4 responses so far ↓

  • 1 Khaleef @ KNS Financial // Apr 19, 2010 at 11:31 am

    Very good article. I am also getting sick of all of these arguments that lack a basic foundation. They are nothing more than rhetoric!

    Your illustration makes that perfectly clear.

  • 2 Peter // Apr 19, 2010 at 12:02 pm

    Khaleef,

    Thanks.

  • 3 Aiden Gregg // May 10, 2010 at 4:46 am

    Nice exposition, with telling examples.

    Another way of putting one of your key points is that leftist objections to executive pay derive from personal envies rather than from perceived injustices. This would be quite easy to document in an empirical study, incidentally.

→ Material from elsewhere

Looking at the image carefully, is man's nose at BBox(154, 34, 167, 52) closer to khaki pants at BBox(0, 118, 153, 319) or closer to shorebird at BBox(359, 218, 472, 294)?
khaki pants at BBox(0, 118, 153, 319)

    However, I dispute your conclusion that shareholders must correctly appraise how much a CEO is worth. Though they are certainly better placed to do so than external parties, they are hardly infallible. Also, the level of CEO pay may be influenced by norms set partly by proximity to money, rather than actual value gained. Also, one irrational reason for high CEO pay may be that both CEOs and shareholders have a vested interest in being able to conclude that a CEO can make them a profit–a sort of folie a deux. But perhaps such overoptimistic assurance, or the ability to provide it, is what is being paid for.

  • 4 Peter // May 10, 2010 at 8:41 am

    Aiden,

    Thanks for visiting.

    I agree. Shareholders, boards of directors, corporate officers can and often do make mistakes. It’s part of the human condition. I just think they are more likely to get it right than a few transient D.C. bureacrats.